* **What the exercise asks**
Scan the material and copy every line in which "site" appears.

◇ ◇ ◇ ◇

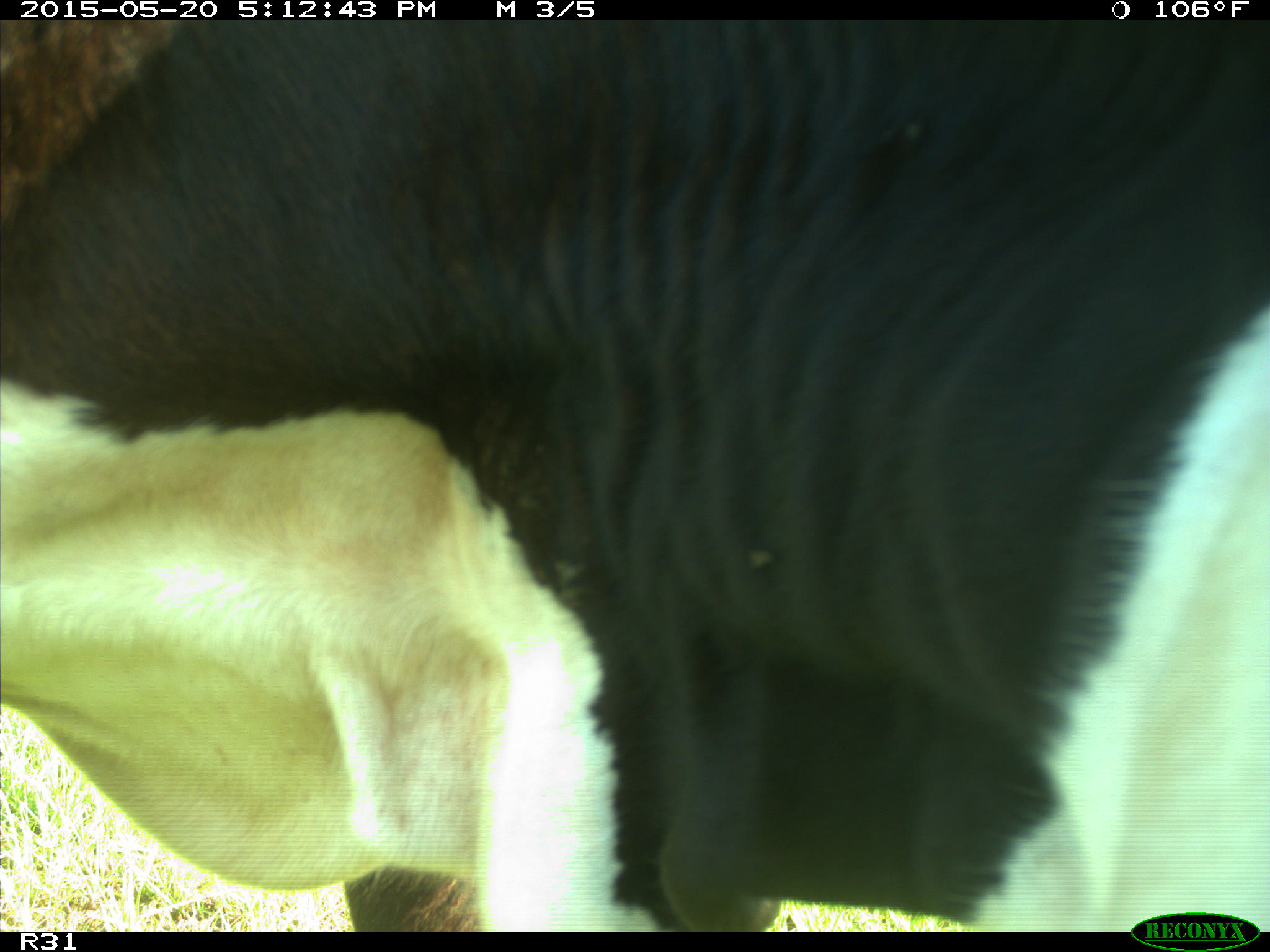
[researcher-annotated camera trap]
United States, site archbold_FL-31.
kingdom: Animalia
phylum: Chordata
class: Mammalia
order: Artiodactyla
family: Bovidae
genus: Bos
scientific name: Bos taurus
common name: domestic cow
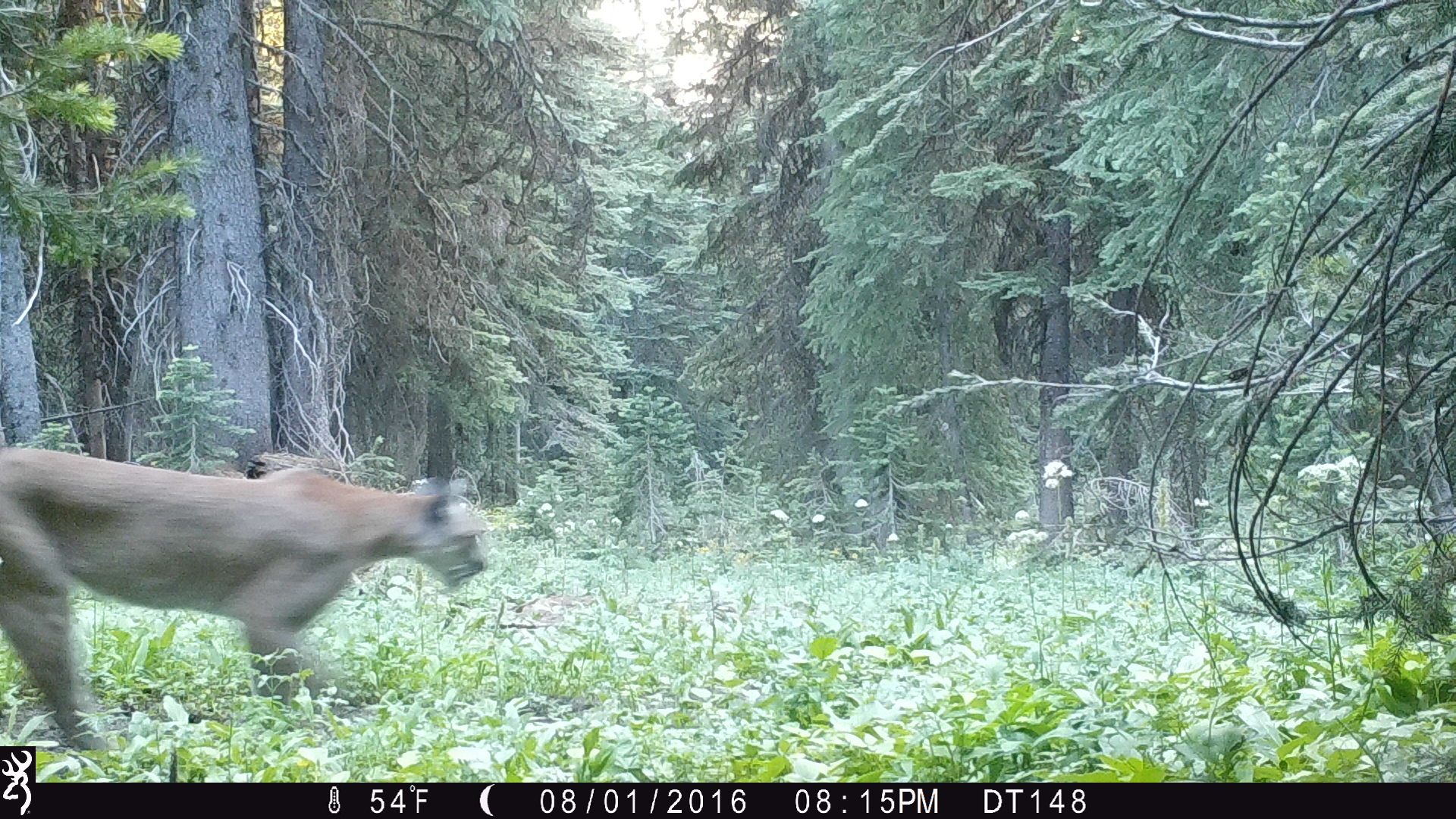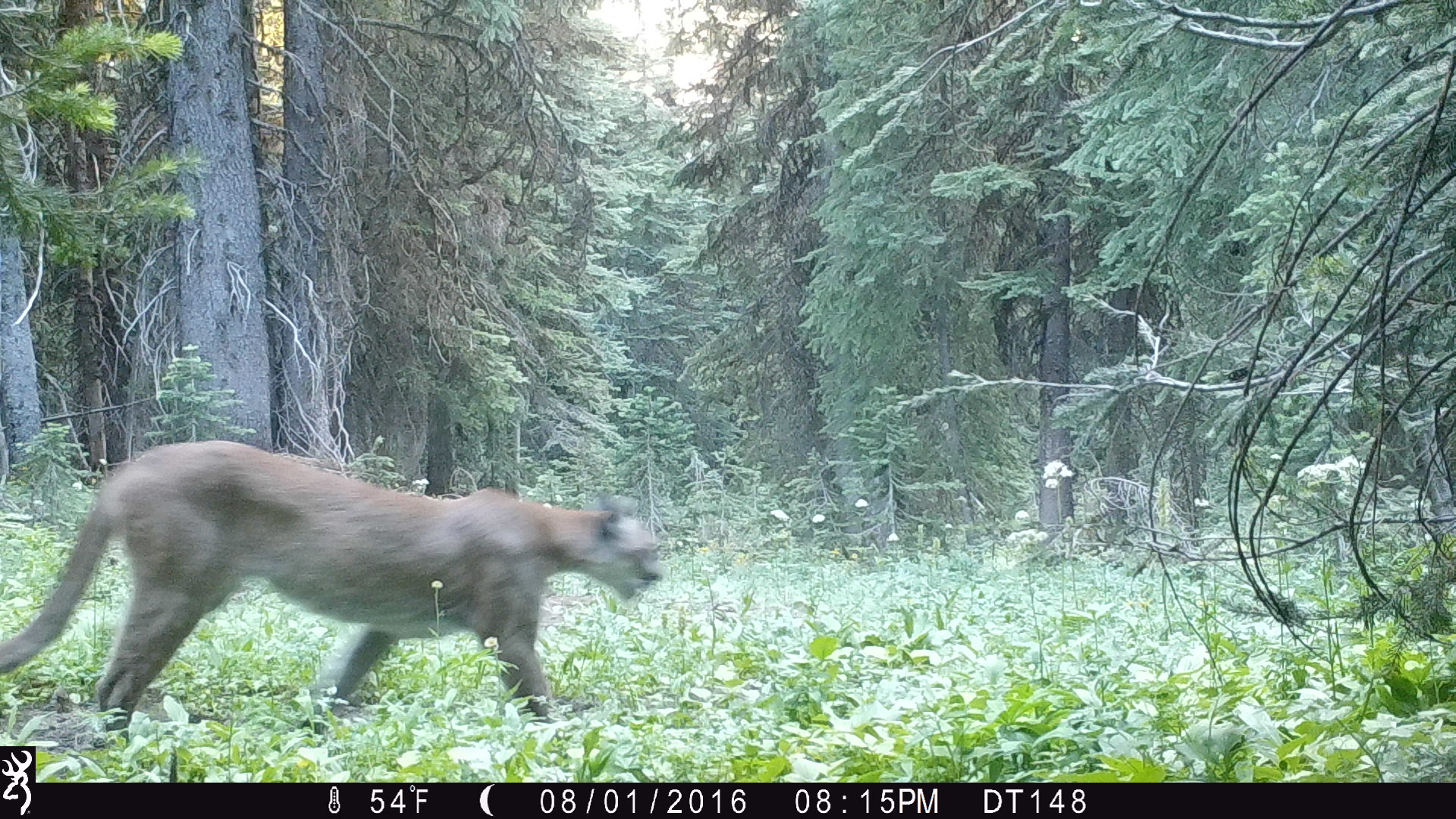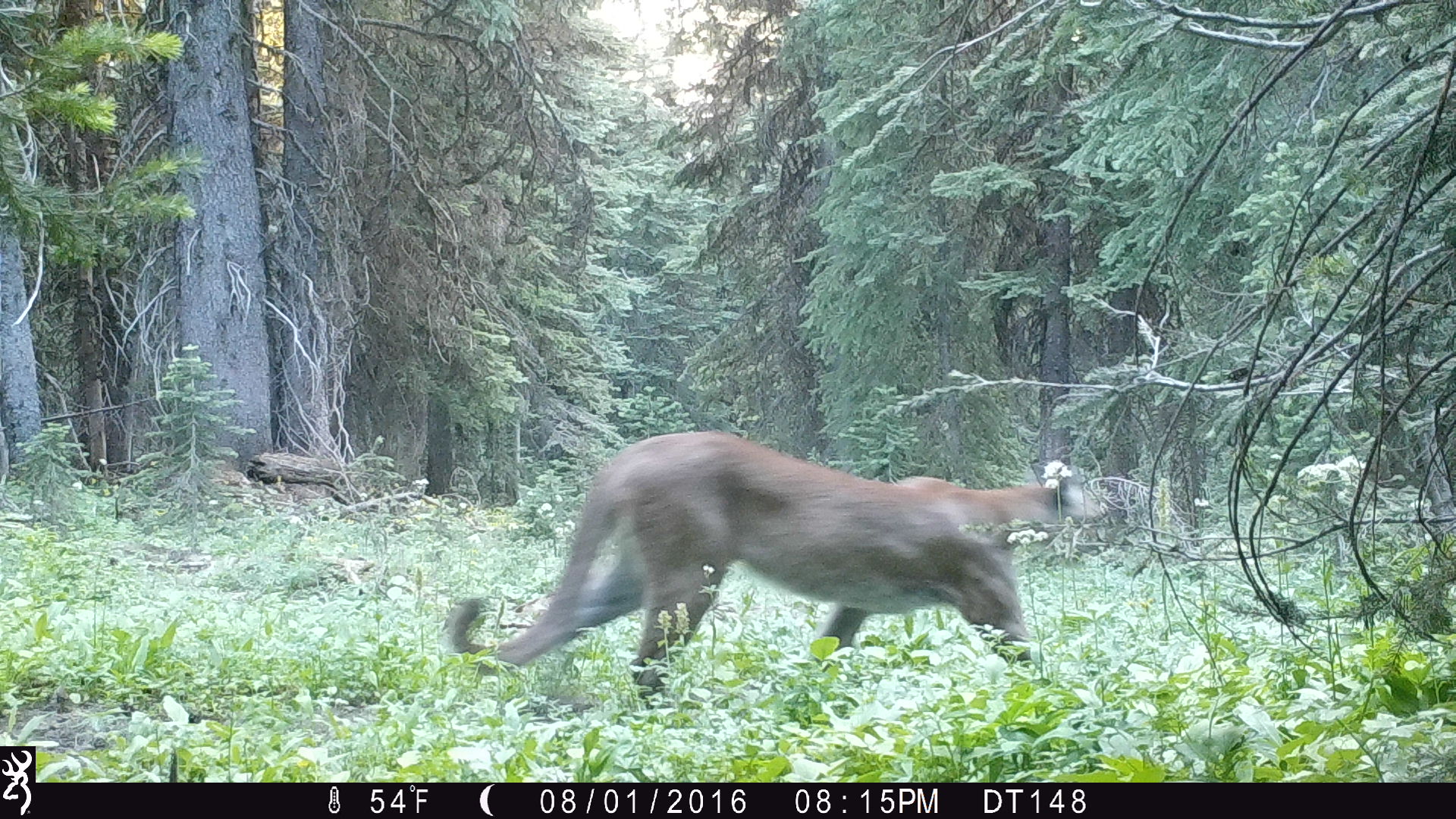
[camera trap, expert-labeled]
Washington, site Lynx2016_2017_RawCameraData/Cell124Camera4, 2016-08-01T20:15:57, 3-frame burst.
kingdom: Animalia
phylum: Chordata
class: Mammalia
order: Carnivora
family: Felidae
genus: Puma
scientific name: Puma concolor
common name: mountain lion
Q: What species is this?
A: Puma concolor (mountain lion).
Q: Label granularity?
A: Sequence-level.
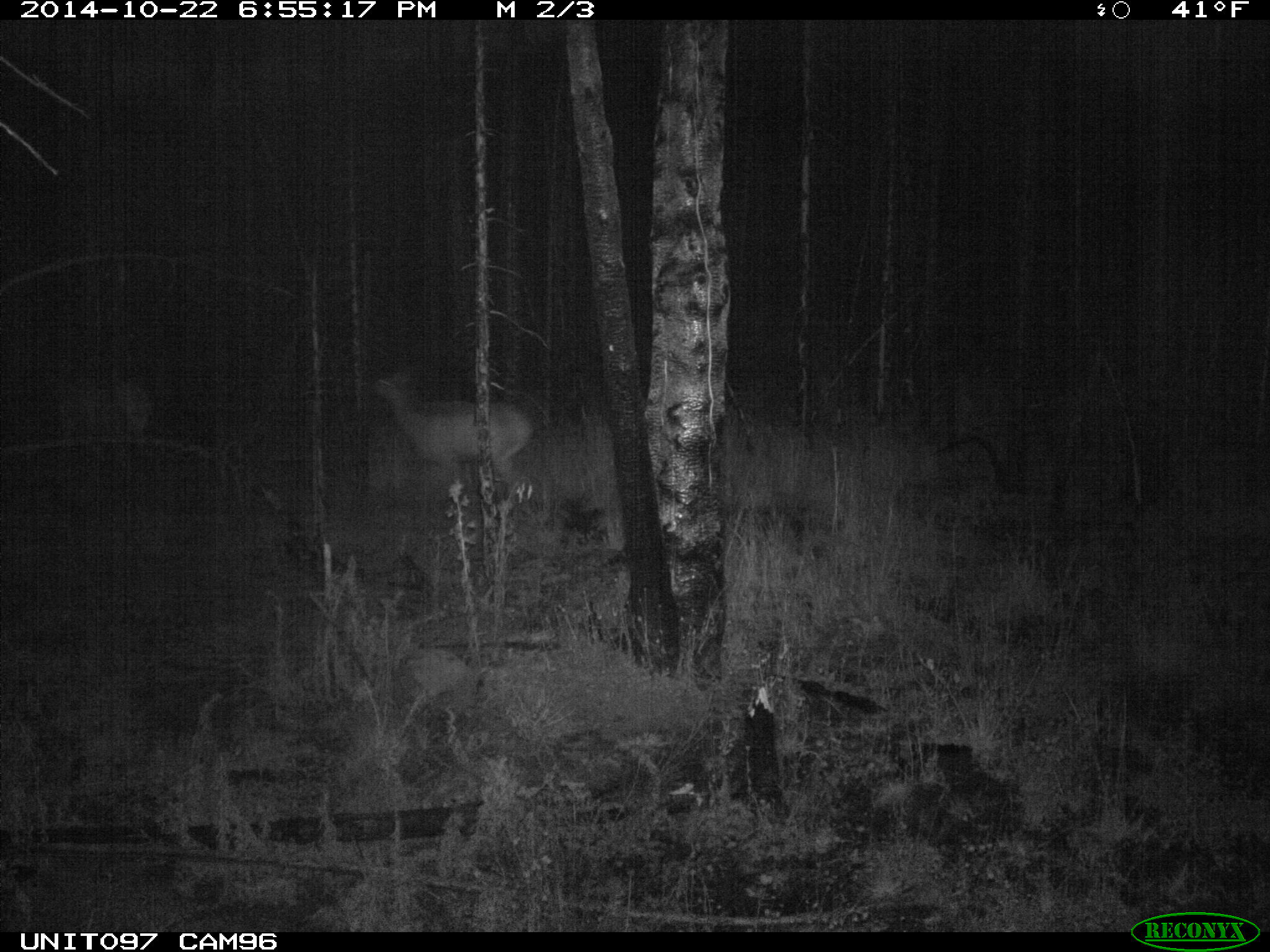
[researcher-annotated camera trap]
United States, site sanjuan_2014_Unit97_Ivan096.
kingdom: Animalia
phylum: Chordata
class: Mammalia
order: Artiodactyla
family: Cervidae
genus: Cervus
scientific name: Cervus elaphus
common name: red deer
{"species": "Cervus elaphus (red deer)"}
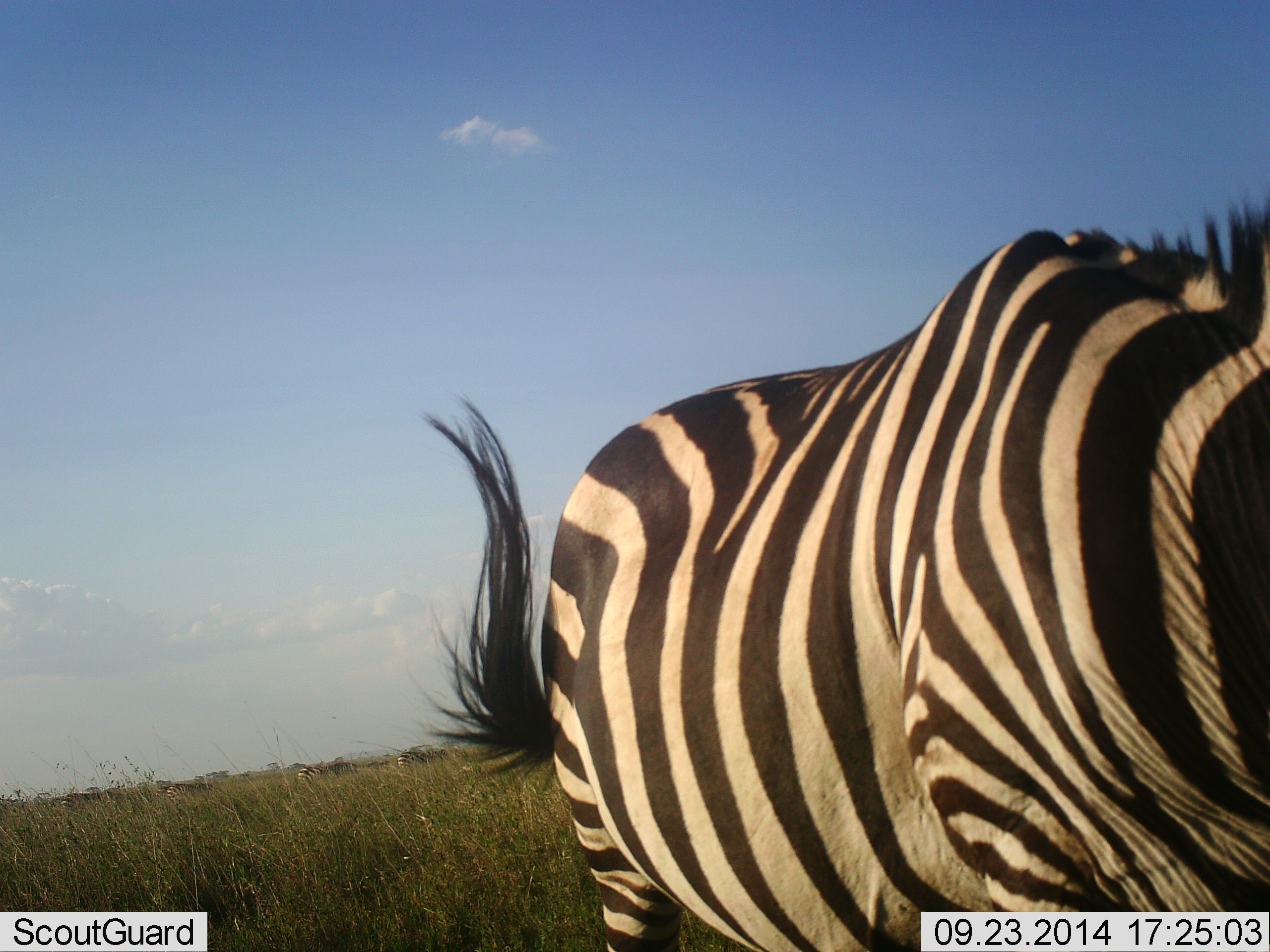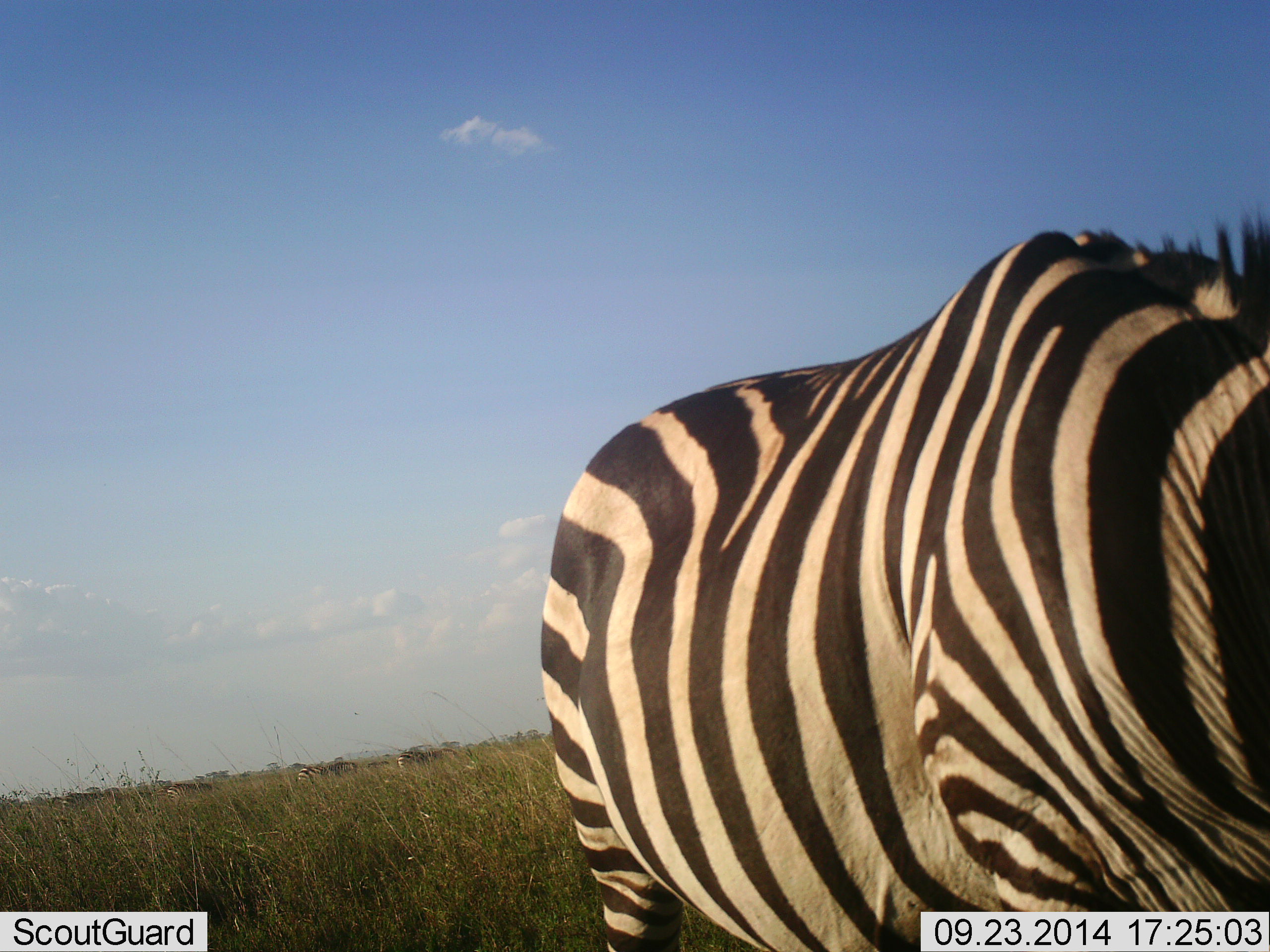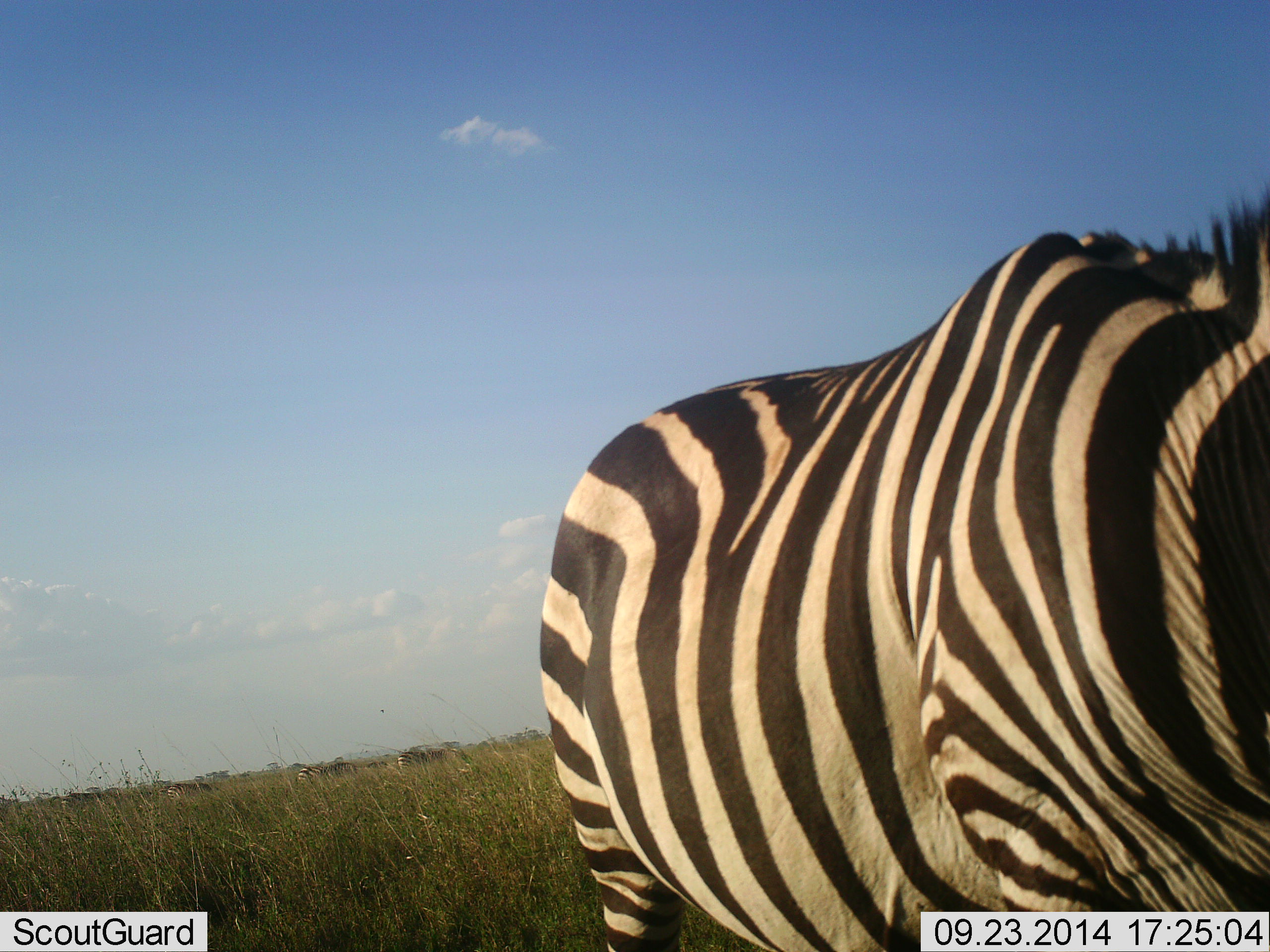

◇ ◇ ◇ ◇

* **Answer box**
United States, site archbold_FL-31.
Washington, site Lynx2016_2017_RawCameraData/Cell124Camera4, 2016-08-01T20:15:57, 3-frame burst.
United States, site sanjuan_2014_Unit97_Ivan096.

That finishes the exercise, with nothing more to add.